__Document extract__:
= = = = = = =

1 Introduction
As one of the major chronic diseases, diabetes has brought a huge healthcare burden to healthcare systems worldwide. According to the latest data from the International Diabetes Federation, approximately 463 million (9.3%) people suffered from diabetes in 2019, and the prevalence will rise to 578 million (10.2%) by 2030 and 700 million (10.9%) by 2045.[1] Type 2 diabetes mellitus (T2DM), which is the main type of diabetes, has become a major public concern worldwide, it is estimated to account for more than 90% of all case of diabetes.[2] Most patients with T2DM have at least 1 complication, mainly microvascular and macrovascular complications. Among them, cardiovascular complications are the leading cause of morbidity and mortality in T2DM patients.[3] The pathogenesis of T2DM remains inconclusive. Nationwide studies have shown that genetics and environmental effects play a significant role.[4] Lifestyle factors, particularly factors associated with obesity, also contribute significantly to the onset and development of T2DM.[5]
During the past decade, accumulated evidences have supported an increasingly more important role of gut microbiota in obesity, glycemic control, and T2DM.[6] Gut microbiota, which comprise a complex ecological community in the human body, play a vital physiological role in biological processes such as digestion, vitamin synthesis, and metabolism amongst others.[7] Modern pharmacology studies have revealed that the mechanisms of diabetes have a close relationship with gut microbiota, including the aspects of short-chain fatty acid (SCFA) production, endotoxemia, low-grade inflammation, intestinal mucosal permeability changes, interaction with bile acids, brown adipose tissue, and therapeutic effects of some hypoglycemic agents.[8–10]
Traditional Chinese medicine (TCM), which has a history of thousands of years in China, is the primary branch of the alternative and complementary medicine and the unique cultural treasure for the Chinese. From ancient times to the present, TCM has accumulated rich clinical experience in the treatment of T2DM. A large amount of studies have shown that TCM has the capacity of lowering blood glucose, improving inflammation and modulating gut microbiota.[11–13] Chinese herbal medicine (CHM), the main component of TCM, is usually rich in fiber and phytochemicals. When an anti-diabetic CHM is taken orally, its bioactive components are absorbed in the intestine and change the composition of gut microbiota, including inhibiting pathogens such as Escherichia coli, and promoting beneficial bacteria such as Adlercreutzia, Alloprevotella, Fecalibacterium prausnitzii, Lactobacillus, and Bifidobacterium.[14–17] In addition, CHM can improve blood glucose through affecting the metabolites of gut microbiota. For instance, they can increase SCFA production, and an increasing SCFA level is closely related to GLP-1 secretion and energy metabolism.[18,19]
Despite an amount of reviews summarizing the effect of TCM in relation to gut microbiota and T2DM have been published in recent years and many related clinical trials have been undertaken,[20] no systematic review of the impact of TCM on T2DM from the perspective of gut microbiota modulation has been conducted. The aim of this study is to systematically review randomized controlled trials (RCTs) to assess the evidence of the efficacy of TCM on gut microbiota in patients suffering from T2DM.
2 Methods
2.1 Eligibility criteria
The inclusion and exclusion criteria for the review are based on population, intervention, comparison, outcome and study type (PICOS) acronym. We aim to select RCTs (S) evaluating the effect (O) of TCM (I) compared with that of western medicine, placebo or no intervention (C), in adults with T2DM (P). The inclusion and exclusion criteria are listed in Table 1.

= = = = = = =

__Task item A__:
According to the diabetes review text, what share of all diabetes cases is type 2 diabetes estimated to account for?
__Task item B__:
Please write the next part of the diabetes review text, beginning after its final sentence about Table 1.

(Stored data)

= = = = = = =

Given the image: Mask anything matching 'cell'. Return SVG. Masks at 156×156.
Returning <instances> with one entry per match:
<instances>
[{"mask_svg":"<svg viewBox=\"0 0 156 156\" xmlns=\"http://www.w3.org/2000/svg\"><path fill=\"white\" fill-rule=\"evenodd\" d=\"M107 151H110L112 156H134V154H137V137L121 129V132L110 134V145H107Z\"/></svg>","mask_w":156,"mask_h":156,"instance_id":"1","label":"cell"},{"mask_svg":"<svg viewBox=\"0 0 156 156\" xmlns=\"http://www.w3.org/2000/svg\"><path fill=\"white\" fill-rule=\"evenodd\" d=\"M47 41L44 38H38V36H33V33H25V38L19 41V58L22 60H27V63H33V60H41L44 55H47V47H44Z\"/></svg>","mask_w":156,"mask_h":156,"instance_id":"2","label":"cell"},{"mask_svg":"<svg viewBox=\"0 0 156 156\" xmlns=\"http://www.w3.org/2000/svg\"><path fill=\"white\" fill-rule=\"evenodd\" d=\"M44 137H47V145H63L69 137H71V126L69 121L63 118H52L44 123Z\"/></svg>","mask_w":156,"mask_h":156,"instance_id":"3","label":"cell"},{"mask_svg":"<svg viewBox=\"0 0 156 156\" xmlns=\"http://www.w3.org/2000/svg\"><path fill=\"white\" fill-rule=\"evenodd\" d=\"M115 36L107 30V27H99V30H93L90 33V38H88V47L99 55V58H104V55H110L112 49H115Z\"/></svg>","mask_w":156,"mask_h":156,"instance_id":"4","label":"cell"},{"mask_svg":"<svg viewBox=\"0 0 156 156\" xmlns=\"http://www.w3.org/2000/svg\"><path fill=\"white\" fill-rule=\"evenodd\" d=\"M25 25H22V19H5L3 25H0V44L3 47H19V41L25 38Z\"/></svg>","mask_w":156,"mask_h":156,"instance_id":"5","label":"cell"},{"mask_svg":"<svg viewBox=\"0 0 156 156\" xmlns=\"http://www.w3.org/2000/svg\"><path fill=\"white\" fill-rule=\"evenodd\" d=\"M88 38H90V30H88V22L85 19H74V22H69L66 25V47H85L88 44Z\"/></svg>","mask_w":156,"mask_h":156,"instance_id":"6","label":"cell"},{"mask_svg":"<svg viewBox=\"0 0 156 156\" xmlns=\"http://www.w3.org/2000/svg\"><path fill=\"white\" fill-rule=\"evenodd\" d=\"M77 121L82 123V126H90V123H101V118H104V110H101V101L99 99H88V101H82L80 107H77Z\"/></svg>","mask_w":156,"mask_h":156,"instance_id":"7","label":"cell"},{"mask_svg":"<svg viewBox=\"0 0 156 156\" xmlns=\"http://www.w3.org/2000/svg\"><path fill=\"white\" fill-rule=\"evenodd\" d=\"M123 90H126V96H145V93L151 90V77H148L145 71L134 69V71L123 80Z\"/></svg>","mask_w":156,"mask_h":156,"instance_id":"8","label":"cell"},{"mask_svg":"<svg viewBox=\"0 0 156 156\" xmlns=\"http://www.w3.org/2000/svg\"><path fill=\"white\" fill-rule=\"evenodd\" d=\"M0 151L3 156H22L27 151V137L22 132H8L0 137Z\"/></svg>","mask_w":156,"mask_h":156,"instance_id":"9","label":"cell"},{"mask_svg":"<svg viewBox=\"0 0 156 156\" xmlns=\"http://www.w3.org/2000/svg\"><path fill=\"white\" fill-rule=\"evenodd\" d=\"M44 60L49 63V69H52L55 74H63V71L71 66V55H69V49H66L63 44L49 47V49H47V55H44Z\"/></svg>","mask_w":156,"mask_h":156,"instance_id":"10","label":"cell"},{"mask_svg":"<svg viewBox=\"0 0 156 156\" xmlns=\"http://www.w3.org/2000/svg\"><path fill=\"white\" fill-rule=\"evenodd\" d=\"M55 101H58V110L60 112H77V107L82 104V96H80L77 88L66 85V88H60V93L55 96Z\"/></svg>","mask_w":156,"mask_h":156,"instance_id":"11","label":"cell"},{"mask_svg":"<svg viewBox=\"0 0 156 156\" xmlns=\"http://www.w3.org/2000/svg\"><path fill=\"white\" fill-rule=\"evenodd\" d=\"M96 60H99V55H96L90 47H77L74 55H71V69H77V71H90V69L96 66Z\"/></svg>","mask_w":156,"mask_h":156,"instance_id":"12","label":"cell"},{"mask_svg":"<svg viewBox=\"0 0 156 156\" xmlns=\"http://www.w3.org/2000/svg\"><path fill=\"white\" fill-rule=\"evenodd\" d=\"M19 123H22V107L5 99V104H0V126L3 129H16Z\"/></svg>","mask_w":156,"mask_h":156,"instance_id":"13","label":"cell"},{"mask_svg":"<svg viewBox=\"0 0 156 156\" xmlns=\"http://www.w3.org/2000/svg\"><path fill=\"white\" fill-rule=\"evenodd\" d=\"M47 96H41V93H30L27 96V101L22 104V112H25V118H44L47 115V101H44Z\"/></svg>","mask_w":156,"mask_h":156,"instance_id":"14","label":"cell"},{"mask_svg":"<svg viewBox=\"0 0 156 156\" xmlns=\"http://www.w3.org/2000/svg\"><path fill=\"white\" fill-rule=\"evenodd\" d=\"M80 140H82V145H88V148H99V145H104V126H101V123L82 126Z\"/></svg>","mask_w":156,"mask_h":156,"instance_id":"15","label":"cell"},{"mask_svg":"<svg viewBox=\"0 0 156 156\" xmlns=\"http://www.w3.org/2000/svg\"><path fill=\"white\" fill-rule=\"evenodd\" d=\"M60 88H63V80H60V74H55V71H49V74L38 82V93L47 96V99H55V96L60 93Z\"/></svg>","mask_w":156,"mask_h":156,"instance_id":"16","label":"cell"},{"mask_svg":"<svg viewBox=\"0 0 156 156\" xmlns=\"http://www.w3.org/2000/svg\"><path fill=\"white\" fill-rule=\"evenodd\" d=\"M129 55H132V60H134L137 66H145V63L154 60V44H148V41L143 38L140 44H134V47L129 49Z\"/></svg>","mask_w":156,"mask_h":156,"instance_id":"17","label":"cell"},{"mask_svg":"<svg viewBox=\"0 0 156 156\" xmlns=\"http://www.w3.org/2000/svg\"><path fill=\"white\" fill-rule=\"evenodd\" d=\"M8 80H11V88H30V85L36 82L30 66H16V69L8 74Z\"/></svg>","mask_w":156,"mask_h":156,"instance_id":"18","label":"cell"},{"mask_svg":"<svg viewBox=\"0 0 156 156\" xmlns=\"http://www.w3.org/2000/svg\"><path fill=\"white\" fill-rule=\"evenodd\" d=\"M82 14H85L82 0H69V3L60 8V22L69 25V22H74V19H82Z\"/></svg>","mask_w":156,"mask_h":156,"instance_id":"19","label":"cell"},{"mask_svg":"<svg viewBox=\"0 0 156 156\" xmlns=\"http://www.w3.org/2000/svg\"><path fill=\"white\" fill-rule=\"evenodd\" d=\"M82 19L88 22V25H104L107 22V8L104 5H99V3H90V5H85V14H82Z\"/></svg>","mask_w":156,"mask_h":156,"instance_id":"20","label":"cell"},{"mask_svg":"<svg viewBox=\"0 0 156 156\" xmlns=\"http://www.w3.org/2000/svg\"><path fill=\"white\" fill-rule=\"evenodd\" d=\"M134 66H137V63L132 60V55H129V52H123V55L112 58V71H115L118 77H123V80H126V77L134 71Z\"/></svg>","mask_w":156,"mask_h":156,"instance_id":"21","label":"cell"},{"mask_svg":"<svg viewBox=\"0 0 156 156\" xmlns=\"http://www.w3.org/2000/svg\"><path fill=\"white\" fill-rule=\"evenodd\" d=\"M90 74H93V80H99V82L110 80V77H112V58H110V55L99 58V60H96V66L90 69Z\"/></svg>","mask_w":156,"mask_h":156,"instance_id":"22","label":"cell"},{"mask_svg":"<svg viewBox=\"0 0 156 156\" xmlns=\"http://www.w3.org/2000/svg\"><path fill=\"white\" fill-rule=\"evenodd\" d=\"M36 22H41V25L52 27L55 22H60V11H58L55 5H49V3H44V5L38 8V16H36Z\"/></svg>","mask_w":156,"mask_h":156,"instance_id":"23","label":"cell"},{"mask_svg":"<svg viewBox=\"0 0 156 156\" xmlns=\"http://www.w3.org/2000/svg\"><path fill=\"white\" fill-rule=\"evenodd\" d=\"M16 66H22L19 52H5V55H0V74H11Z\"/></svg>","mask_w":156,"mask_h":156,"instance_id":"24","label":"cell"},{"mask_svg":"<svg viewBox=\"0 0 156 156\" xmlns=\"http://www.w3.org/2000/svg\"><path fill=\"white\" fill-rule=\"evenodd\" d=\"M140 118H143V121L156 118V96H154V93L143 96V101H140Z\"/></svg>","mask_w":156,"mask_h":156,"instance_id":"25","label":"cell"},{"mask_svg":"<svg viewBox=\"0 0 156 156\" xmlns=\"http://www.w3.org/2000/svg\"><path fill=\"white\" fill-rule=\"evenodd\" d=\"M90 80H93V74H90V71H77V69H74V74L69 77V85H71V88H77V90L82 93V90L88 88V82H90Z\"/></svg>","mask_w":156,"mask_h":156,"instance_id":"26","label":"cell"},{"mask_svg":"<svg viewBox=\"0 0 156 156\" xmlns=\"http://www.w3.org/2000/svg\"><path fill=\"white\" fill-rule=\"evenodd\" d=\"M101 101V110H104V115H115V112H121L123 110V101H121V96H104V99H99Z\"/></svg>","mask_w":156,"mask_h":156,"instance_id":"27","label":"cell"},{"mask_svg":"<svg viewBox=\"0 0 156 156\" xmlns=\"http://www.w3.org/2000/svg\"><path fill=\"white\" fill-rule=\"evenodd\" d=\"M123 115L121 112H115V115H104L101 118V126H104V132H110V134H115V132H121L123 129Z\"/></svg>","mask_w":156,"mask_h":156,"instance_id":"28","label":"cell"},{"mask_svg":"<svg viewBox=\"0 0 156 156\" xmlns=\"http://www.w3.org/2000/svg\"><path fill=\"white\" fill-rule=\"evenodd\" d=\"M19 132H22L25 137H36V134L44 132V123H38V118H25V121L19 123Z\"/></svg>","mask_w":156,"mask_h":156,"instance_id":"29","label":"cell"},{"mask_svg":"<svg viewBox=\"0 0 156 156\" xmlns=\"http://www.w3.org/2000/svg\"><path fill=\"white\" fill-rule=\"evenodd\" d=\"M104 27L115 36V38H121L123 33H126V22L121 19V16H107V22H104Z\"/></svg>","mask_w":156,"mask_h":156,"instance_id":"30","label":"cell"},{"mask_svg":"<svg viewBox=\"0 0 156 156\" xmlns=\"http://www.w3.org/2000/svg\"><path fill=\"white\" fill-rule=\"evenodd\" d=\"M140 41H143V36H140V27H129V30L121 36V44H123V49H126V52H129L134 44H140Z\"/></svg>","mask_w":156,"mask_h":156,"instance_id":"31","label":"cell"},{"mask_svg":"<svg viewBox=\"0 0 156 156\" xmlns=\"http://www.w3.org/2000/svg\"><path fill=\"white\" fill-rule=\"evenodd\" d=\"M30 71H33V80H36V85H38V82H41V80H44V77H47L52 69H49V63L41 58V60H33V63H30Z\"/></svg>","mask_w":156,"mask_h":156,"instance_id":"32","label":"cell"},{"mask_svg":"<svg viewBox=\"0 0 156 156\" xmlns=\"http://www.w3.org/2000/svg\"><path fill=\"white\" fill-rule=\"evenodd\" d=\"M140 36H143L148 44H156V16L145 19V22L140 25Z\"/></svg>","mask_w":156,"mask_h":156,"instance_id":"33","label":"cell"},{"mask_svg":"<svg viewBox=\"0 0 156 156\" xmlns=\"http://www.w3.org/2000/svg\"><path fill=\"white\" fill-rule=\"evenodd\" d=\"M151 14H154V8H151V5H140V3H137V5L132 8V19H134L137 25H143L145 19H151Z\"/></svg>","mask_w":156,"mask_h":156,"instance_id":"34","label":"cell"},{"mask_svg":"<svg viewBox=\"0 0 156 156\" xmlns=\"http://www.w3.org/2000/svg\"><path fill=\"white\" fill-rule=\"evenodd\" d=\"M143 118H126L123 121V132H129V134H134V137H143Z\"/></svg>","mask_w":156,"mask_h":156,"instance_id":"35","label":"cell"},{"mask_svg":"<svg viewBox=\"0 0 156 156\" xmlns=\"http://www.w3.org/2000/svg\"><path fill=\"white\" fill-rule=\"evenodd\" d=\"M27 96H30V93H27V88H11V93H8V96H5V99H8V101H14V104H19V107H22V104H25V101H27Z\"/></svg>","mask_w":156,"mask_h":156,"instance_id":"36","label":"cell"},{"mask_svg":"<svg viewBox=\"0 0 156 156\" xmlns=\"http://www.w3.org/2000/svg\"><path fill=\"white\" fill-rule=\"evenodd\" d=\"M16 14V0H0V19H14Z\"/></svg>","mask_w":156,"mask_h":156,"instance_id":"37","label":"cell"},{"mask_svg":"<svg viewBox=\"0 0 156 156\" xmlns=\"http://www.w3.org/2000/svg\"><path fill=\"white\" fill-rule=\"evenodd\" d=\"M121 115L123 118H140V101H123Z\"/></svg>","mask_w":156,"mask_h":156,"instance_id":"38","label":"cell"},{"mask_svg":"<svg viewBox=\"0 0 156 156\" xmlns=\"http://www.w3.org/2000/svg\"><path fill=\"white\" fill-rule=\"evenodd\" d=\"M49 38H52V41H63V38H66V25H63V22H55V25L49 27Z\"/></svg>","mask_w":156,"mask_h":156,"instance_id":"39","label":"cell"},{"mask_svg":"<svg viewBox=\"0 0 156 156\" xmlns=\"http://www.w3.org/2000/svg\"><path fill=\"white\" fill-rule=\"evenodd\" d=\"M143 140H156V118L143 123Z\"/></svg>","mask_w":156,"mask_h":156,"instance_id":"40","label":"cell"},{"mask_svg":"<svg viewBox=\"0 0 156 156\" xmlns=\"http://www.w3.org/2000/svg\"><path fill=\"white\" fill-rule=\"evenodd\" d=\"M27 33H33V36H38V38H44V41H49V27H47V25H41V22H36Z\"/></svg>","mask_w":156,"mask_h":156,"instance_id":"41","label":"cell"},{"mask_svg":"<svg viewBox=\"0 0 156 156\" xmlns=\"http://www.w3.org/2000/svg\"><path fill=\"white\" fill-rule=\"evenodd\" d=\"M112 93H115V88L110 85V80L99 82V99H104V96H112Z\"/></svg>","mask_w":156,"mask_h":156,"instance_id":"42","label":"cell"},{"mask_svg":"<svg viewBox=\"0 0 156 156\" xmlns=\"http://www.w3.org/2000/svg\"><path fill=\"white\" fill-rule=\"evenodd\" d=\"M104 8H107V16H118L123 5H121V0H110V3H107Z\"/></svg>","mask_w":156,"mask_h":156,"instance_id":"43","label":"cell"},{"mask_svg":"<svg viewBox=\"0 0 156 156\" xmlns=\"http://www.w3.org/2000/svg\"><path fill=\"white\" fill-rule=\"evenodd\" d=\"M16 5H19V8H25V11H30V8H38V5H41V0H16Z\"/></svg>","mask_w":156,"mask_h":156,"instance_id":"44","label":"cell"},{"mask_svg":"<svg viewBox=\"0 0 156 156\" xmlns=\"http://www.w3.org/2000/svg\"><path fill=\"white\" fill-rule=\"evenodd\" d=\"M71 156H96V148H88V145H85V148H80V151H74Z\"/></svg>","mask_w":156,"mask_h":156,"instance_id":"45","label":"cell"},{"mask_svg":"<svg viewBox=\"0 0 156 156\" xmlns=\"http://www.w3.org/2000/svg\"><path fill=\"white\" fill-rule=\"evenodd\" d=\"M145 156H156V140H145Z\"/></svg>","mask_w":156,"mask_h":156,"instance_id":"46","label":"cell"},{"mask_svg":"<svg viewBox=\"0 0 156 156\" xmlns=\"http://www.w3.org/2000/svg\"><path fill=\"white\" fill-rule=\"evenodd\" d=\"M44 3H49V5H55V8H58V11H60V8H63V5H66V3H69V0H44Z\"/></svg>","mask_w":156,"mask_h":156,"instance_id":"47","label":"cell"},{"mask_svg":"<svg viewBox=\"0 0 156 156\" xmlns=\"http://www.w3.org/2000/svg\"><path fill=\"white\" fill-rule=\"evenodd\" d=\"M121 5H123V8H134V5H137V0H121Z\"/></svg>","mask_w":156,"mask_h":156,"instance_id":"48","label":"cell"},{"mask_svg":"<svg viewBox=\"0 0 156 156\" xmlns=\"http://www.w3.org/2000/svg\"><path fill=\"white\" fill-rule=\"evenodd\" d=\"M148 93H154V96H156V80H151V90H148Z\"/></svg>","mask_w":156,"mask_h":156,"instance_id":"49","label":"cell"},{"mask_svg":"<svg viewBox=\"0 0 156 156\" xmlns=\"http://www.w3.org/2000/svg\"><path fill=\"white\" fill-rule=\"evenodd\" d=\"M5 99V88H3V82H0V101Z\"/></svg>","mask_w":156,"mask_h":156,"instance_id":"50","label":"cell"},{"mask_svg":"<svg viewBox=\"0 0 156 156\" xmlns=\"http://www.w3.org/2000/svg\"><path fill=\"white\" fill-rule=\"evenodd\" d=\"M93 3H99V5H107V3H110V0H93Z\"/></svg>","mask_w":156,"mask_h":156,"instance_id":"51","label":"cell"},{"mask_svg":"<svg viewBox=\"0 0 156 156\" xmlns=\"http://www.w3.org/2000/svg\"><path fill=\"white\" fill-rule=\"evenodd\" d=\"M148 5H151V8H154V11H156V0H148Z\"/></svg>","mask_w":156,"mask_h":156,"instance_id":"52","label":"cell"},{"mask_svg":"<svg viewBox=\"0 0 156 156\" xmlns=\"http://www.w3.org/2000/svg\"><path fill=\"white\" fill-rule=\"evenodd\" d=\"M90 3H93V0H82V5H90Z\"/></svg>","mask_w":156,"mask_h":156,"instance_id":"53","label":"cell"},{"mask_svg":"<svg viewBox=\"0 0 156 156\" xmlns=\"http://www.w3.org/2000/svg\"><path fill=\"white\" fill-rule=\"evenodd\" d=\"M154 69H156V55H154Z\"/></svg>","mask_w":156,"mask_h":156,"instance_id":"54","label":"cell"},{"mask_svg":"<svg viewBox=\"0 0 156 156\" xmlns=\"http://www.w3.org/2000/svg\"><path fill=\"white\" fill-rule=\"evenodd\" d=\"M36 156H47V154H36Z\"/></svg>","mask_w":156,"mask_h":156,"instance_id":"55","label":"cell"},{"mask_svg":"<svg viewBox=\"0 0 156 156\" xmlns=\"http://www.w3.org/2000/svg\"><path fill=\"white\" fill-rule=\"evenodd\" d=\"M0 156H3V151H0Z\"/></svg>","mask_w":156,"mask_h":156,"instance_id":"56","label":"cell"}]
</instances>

= = = = = = =

__Expected output A__:
More than 90% of all cases of diabetes.

__Expected output B__:
2.1.1 Types of studies
All human RCTs investigating the TCM intervention in the treatment of adults suffering from T2DM will be included in the English and Chinese languages.
2.1.2 Types of participants
Adult participants with T2DM will be included in this review. The diagnosis of T2DM will be based on the 1999 World Health Organization criteria (fasting plasma glucose [FPG] ≥7 mmol/L and/or 2-hour oral glucose tolerance test [2-h OGTT] ≥11.1 mmol/L).
2.1.3 Types of interventions and comparators
In the included studies, the intervention received by adults with T2DM in the experimental group will be TCM including Chinese herbal compound, Chinese patent medicine, and single Chinese medical herb. The TCM intervention can be administered in the form of decoction, granule, or powder. Studies on herb extracts will be excluded. Besides, TCM combined with any non-drug therapy or other kinds of complementary and alternative medicine will also be excluded. The control group will receive either western medicine, placebo, or no intervention. If TCM is combined with western medicine in the experimental group, the use of western medicine will have to be consistent with that of the control group.
2.1.4 Outcomes
We will search for all published quantitative research based on outcome measures of glucose metabolism (glycated hemoglobin, FPG, 2-h OGTT, serum C-peptide, serum insulin) and gut microbiota as well as its metabolites (faecal metabolome and ribosomal RNA sequencing), as they are the primary outcomes. Other outcome measures related to the target conditions will also be considered, including, but not limited to, changes in:
- 1. weight as measured via waist circumference, body mass index and weight.
- 2. inflammatory markers (such as tumor necrosis factor alpha, C-reactive protein, IL-6, and IL-1B).
Besides, other outcomes including liver markers (fasting serum aspartate aminotransferase and alanine aminotransferase) and the adverse events during the treatment period will also be included to evaluate the safety of TCM intervention.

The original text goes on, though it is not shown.